From All-In to Walk It Back
It wasn't that long ago that Microsoft was genuinely excited about Claude Code. Like, rolling it out to thousands of engineers excited. The kind of rollout that signals real commitment — not just a pilot program buried in some experimental team.
In January, Microsoft pushed Claude Code to some of its biggest engineering divisions: CoreAI, and the Experiences + Devices team, which handles Windows, Microsoft 365, Outlook, Teams, and Surface. And here's the part that really stands out — even non-technical folks like designers and project managers were encouraged to use it. For prototyping, for experimenting, for getting a feel for what agentic coding could actually do.
Engineers were even asked to run Claude Code alongside GitHub Copilot and compare the two. That's not how you treat a tool you're lukewarm about.
But now? Those same teams are being told to wind things down.
What's Actually Changing — and Why
Microsoft has started canceling Claude Code licenses across its Experiences + Devices division, directing developers to move to GitHub Copilot CLI instead.
The Experiences + Devices team is facing a cutoff at the end of June, with engineers urged to shift their workflows to Copilot CLI in the coming weeks ahead of that deadline.
The timing isn't random. The June 30 deadline lines up with the end of Microsoft's fiscal year, making the license cancellations a clean way to trim costs before the new fiscal year kicks off in July. But it's not purely about the money, either.
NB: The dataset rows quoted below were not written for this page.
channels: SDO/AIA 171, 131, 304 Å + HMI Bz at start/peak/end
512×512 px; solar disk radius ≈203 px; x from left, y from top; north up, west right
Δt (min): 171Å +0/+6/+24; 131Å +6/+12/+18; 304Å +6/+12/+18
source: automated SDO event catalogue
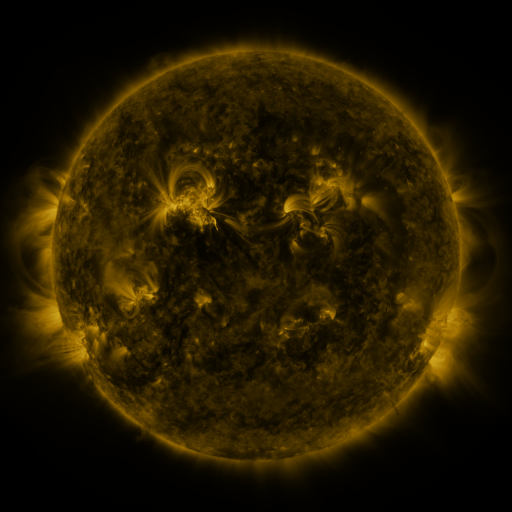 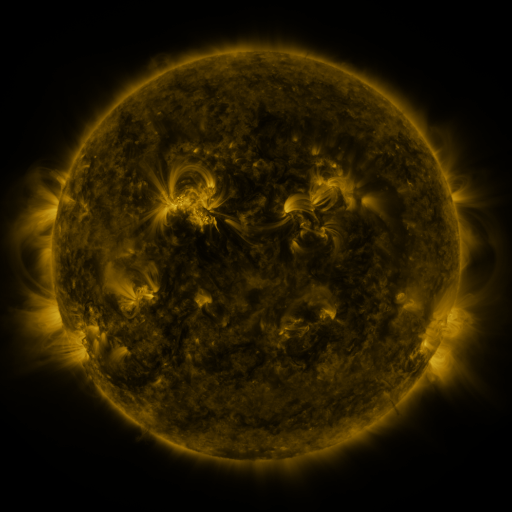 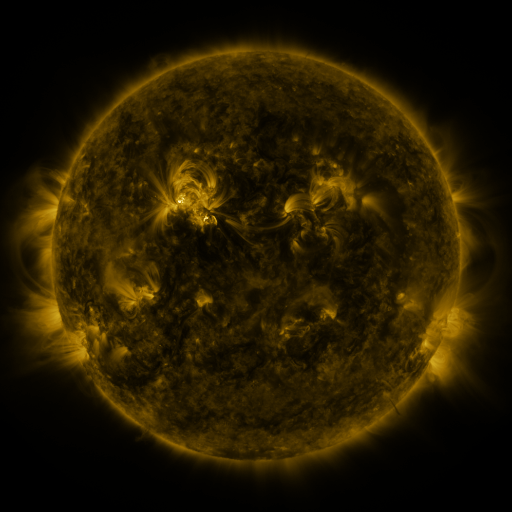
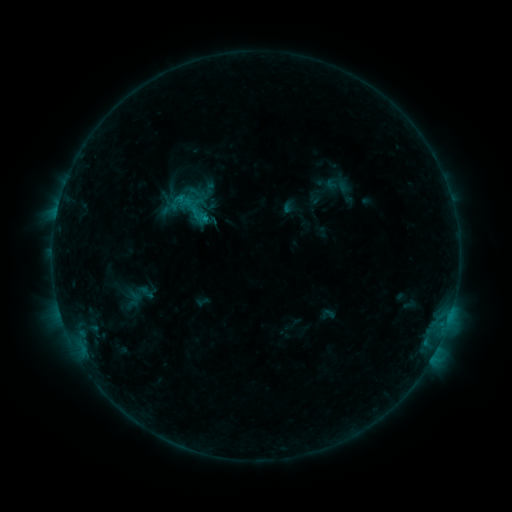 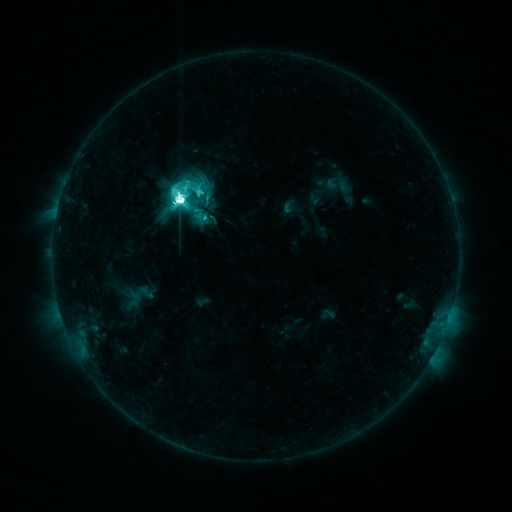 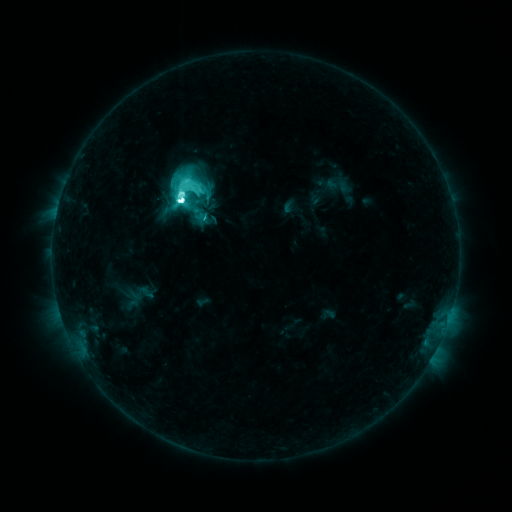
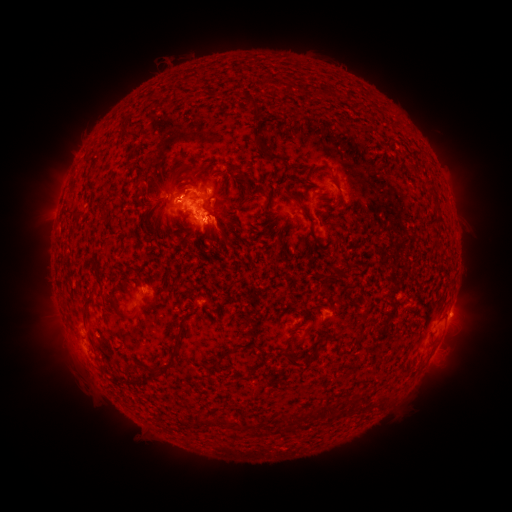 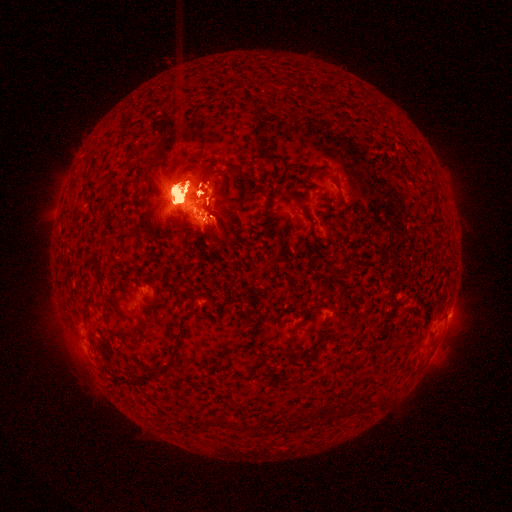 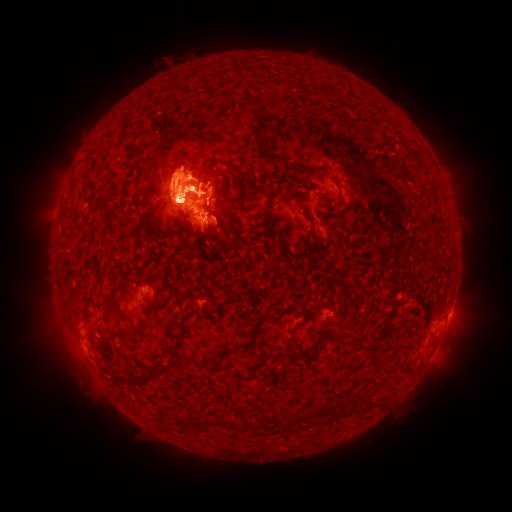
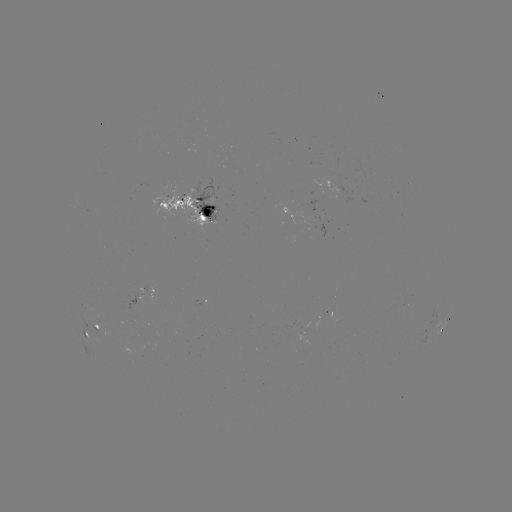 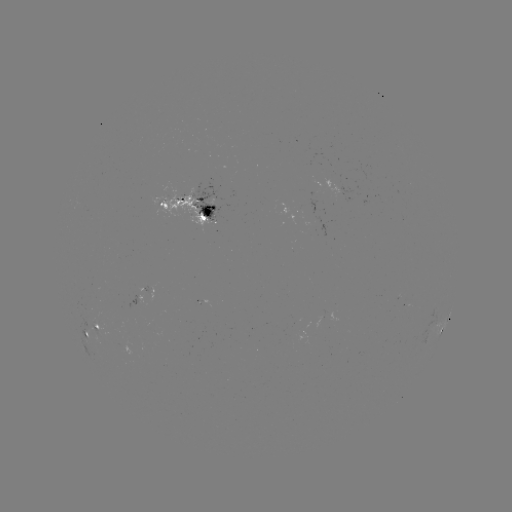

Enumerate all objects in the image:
M5.7 flare: (181, 203)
Microsoft has framed the move as part of an effort to consolidate around Copilot CLI as the primary command-line tool for the division. Think about it this way: when you're a company the size of Microsoft, having your engineers split across multiple competing tools — especially tools that serve similar purposes — creates friction. Licensing costs, context-switching, support overhead. At some point, platform alignment starts to win out over best-in-class.
And honestly, GitHub has been managing its AI economics carefully more broadly — in April, it paused new sign-ups for Copilot Pro, Pro+, and Student plans to better manage service commitments. The whole division is tightening things up.
Anthropic's Models Aren't Gone Completely
Here's the nuance that's easy to miss in the headline: this isn't Microsoft walking away from Anthropic entirely.
Anthropic's models will still be accessible through Copilot CLI, alongside Microsoft's internal models and offerings from OpenAI. So the underlying AI capability stays — it's the standalone Claude Code product that's being phased out. The wrapper changes; the engine can still run underneath.
That's actually a pretty important distinction. It means this is less about Microsoft losing faith in Anthropic's technology and more about consolidating the interface through which engineers access it.
The Bigger Story Here
There's a tension playing out across the whole tech industry right now, and Microsoft's move captures it perfectly.
The shift reflects the pull between the appeal of best-in-class tools and the gravity of platform-native integration and cost predictability. Microsoft's initial embrace of Claude Code was itself an acknowledgment that Copilot had gaps — particularly in agentic coding and accessibility for non-developers. The retreat suggests that strategic alignment ultimately outweighed the tool's popularity among engineers.
That's a real thing, and it happens in enterprise software all the time. The "best tool" loses to the "our tool" more often than anyone wants to admit. Engineers love Claude Code. But love doesn't renew licenses — budgets and platform strategies do.
For Anthropic, losing thousands of enterprise seats at one of the world's largest software companies is a setback, even as Claude Code continues to gain traction elsewhere in the developer community.